Thank you in advance for any advice and guidance you can provide on these questions.
Kind regards,
Emma
Updated by Understanding Society User Support Team 7 months ago
- Category set to Weights
- Assignee changed from Understanding Society User Support Team to Olena Kaminska
Updated by Olena Kaminska 7 months ago
Emma,
Thank you for your questions. The answers to all of your questions are yes. A few additional notes.
You don't assume these are different people but should include pidp as a second level after psu in your multilevel levels.
You should create scaled weights under one name.
And full wave with our _xw weights represent the population at that time point. You are then pooling multiple cross-sectional samples from different time points. You don't need any further adjustments.
Hope this helps,
Olena
Updated by Emma Kemp 7 months ago
Hi Olena,
Thank you very much for your response.
In regard to including pidp as a second level after psu in multilevel levels - how would I go about doing this?
Currently my do-file looks like this (see below). Would I add pidp into the svyset set up? e.g.
svyset, clear
svyset l_psu pidp [pweight = weightscaled], strata(l_strata) singleunit(scaled)
CURRENT DO-FILE
_______________________________________________________________
PART 5: DECLARE COMPLEX SURVEY DESIGN for POOLED OLS
________________________________________________________________*/
- set correct weights
svyset, clear
svyset l_psu [pweight = weightscaled], strata(l_strata) singleunit(scaled)

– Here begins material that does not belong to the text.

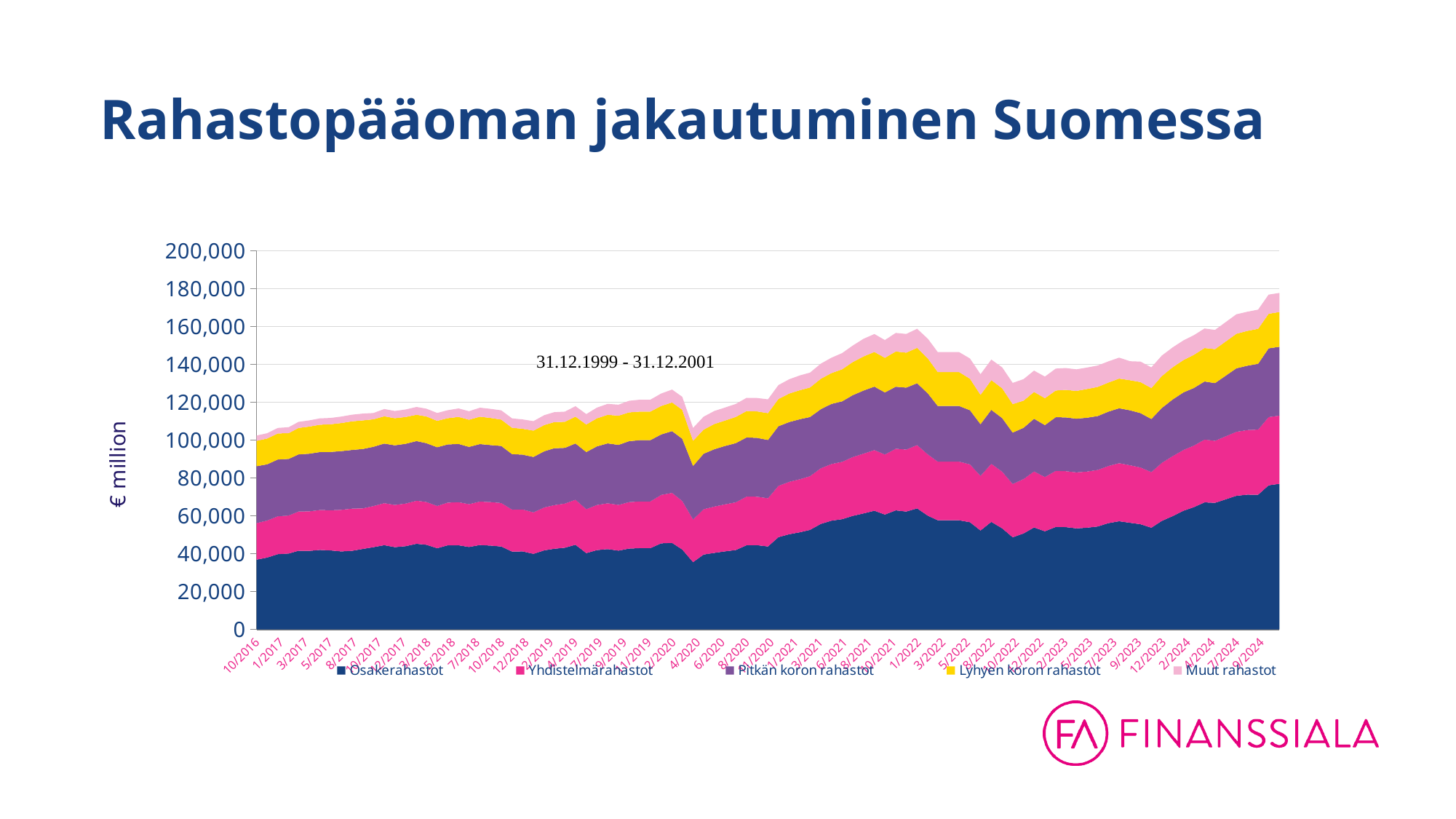
Is the total stacked value at 10/2016 greater or less than 120,000? less At which point on the x axis is the total stacked value highest? 9/2024 What kind of chart is shown on the slide? Stacked area chart Is the total stacked value at 4/2020 greater or less than 120,000? less Is the total stacked value at 10/2021 greater or less than 140,000? greater What unit is shown on the vertical axis label? € million Which is larger at 9/2024: the value for Osakerahastot or the value for Muut rahastot? Osakerahastot What is the title of the chart? Rahastopääoman jakautuminen Suomessa How many series does the legend list? 5 Does the total stacked value generally rise or fall from 10/2016 to 9/2024? rise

/*_______________________________________________________________________
PART 4: POOLED OLS
________________________________________________________________*/
- Running a simple OLS regression - controls inspired by powdthavee 2008 *
asdoc svy: regress lfsato NSC_index i.age_group_destr age2 male_dummy jbstat_simple edu_simple mastat_simple tenure_dummy hhsize_simple nchild_simple scsf1_combined_r i.gor_dv i.wave ,
// title(Table 3: Pooled OLS) save(RQ1_results_POLS.doc), replace
Thanks again Olena,
Emma
Updated by Olena Kaminska 7 months ago
Emma,
You aren't using multilevel model. Your set up is fine as it is, and you don't need to include pidp in this setup.
Best,
Olena
Updated by Understanding Society User Support Team 7 months ago
- Status changed from New to Feedback
- Assignee deleted (
Olena Kaminska) - % Done changed from 0 to 90
- Private changed from Yes to No